Though the great hope that was the 3-D television turned out not to be so helpful (one firm says only 8 percent of North American unit sales are of 3-D TV’s), the next savior may be the skinny TV, we are now told. If you’re anything like me, you’re already floored (walled?) by how slim televisions have become. But for our feature-hungry, miracle-jaded public, our TVs must. be. slimmer.

LG, for instance, will soon be introducing a 55-inch TV that’s just 3/16 of an inch thick and weighs just 16.5 pounds. Samsung is expected to introduce a competing set with similar specs. We don’t know how much either will charge—we hope to find out next week at CES–but one firm called NPD DisplaySearch told the Journal that the launch price could be $8,000. (A price tag is a “feature” that can excite only the very rich.)

One commenter on the Journal story, John Cooper, writes, I think aptly: “There was value in reducing the thickness from 30 inches to 5 inches. TV’s could then fit in a range of new places. There is almost no value in reducing the thickness from the current 3 inches to 1 inch.” To produce so large and so narrow a screen is a feat of engineering, to be sure (and the Journal has some nice details about the innovations required to prevent a huge OLED screen from sagging in the middle). But necessary? I don’t see it.

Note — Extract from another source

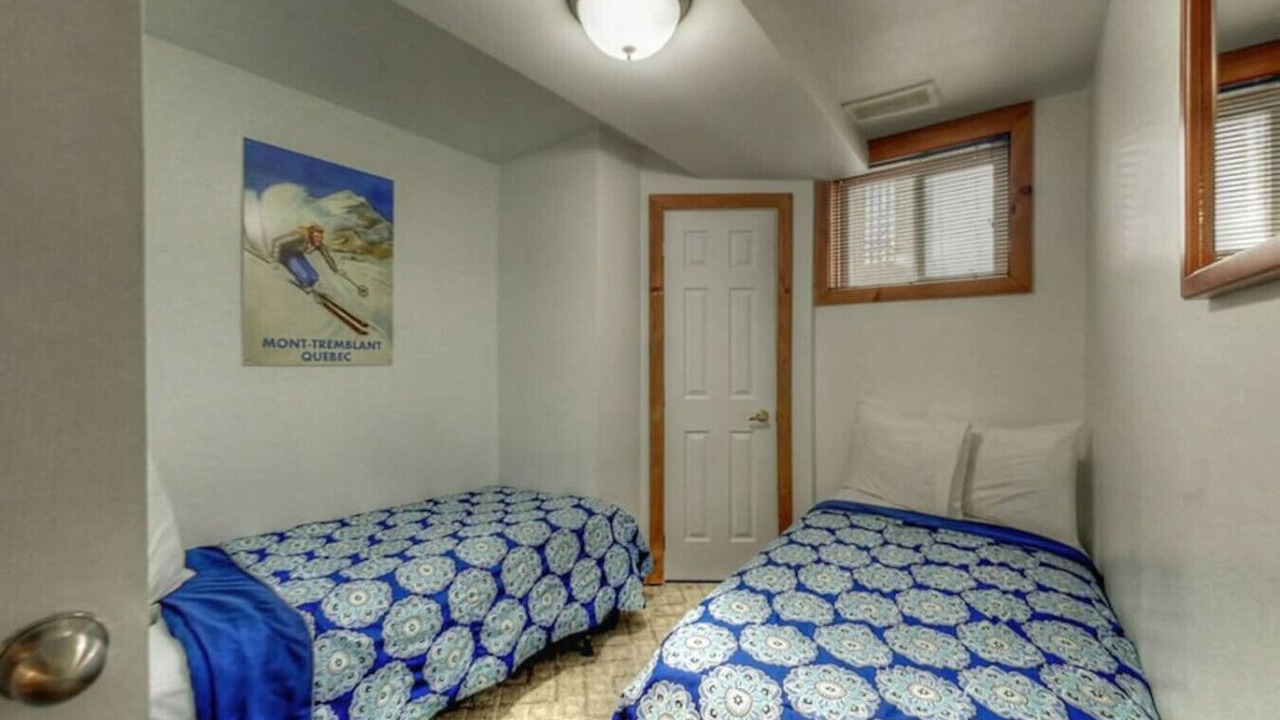 Photo of Bedroom in The Blue Mountains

There are, of course, good reasons to press ahead with OLED technology–the fact that they don’t require a light source (the panels emit light themselves) could ultimately make them less costly, in the long run. And surely there are other uses of ultra-light TVs that we can’t yet quite envision. But this idea–that we’re such jaded consumers that technologies bore us once they cannot be greatly improved upon–is dispiriting. We might do better being satisfied, for once, with what we already have. That, though, would take a miracle.